■ **WHAT IS BEING ASKED**
How many lines of the records contain the string "speaker"? Treat case as significant and give only the number.

(Records)

>> start

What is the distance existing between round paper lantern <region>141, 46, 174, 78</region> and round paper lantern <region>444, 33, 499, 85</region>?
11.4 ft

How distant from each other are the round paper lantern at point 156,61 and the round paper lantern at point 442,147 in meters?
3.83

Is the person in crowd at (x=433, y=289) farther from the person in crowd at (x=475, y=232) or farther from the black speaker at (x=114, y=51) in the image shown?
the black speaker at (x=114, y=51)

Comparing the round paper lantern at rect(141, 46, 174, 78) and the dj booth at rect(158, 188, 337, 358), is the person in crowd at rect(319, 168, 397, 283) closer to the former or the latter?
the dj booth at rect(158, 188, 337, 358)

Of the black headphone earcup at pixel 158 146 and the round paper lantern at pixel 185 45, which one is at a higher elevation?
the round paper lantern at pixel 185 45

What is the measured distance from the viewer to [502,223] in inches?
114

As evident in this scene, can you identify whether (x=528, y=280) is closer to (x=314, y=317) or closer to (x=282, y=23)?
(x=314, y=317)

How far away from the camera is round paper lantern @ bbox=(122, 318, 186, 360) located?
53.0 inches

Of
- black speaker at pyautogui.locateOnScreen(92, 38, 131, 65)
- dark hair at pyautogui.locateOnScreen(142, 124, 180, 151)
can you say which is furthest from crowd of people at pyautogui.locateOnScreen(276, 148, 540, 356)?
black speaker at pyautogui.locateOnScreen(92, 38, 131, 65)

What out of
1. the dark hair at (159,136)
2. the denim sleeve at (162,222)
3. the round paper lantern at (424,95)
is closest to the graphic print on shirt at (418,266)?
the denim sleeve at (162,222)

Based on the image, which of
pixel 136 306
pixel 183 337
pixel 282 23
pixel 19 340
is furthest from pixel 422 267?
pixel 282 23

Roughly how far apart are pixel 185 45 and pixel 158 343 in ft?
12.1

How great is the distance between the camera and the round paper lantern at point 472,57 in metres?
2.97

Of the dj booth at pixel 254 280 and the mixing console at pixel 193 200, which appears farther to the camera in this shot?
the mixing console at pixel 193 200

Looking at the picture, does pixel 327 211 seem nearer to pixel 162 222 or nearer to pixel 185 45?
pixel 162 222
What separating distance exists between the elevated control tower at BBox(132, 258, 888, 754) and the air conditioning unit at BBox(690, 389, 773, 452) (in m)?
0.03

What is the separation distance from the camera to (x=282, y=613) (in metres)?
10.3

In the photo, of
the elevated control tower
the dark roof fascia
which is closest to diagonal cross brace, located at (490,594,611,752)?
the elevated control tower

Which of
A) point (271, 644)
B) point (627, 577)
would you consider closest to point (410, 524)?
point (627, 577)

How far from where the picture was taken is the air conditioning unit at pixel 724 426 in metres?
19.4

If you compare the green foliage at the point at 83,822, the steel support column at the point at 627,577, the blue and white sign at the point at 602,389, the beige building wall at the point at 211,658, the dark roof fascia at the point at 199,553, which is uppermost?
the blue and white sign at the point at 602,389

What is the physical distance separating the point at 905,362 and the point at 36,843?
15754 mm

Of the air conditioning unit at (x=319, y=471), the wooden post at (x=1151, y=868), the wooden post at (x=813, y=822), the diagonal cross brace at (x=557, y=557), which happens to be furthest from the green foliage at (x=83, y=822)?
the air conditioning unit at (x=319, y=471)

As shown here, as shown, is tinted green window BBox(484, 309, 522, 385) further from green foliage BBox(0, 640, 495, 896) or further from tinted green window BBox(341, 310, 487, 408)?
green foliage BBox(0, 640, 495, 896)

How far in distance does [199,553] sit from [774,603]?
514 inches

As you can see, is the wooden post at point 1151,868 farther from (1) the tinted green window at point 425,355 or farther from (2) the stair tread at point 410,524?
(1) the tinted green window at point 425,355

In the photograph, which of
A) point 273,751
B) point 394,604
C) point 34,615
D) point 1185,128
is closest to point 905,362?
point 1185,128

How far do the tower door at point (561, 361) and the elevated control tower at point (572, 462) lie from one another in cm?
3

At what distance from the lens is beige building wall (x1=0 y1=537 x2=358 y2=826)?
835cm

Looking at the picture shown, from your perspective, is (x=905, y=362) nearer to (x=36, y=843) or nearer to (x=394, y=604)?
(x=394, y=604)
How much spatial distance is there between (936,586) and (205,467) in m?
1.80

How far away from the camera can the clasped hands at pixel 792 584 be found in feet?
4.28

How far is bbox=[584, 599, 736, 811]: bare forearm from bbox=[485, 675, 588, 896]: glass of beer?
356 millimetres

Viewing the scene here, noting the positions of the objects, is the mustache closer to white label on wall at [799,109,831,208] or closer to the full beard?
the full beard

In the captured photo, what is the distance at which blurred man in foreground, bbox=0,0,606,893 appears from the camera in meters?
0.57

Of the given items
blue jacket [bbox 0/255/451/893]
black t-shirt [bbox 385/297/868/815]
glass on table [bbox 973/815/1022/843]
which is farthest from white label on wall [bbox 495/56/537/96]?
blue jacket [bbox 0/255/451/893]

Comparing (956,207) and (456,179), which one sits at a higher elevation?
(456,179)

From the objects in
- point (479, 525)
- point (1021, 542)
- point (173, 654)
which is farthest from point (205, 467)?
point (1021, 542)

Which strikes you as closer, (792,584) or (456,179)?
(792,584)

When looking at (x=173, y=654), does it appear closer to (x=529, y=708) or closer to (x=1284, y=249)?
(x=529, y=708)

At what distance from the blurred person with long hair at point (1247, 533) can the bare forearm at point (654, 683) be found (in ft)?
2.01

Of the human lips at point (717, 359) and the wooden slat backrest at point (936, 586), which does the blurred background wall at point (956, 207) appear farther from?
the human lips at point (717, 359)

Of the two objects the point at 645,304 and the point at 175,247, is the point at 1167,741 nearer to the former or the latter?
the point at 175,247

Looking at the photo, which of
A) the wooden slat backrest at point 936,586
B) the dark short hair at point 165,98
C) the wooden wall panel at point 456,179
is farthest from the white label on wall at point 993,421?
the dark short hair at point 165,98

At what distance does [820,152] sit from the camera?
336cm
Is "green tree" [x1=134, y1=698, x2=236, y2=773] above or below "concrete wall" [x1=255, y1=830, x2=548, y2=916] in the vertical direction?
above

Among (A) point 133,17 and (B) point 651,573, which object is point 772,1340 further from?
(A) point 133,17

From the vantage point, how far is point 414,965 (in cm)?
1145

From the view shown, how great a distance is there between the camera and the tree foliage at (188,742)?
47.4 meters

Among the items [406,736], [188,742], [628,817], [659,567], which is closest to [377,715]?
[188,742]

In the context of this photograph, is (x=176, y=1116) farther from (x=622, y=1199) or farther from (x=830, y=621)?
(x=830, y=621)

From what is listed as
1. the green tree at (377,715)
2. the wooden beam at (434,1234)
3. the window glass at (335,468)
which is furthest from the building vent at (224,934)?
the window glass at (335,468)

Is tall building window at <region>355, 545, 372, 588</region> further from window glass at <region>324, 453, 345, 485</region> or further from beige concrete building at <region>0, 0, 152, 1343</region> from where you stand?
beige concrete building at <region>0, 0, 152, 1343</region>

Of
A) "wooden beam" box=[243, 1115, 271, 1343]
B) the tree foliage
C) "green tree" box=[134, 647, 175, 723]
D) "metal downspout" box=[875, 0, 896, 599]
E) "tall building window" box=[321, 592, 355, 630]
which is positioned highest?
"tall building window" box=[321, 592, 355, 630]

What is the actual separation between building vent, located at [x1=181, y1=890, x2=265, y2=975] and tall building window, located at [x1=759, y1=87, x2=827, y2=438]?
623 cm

>> end

■ **SOLUTION**
4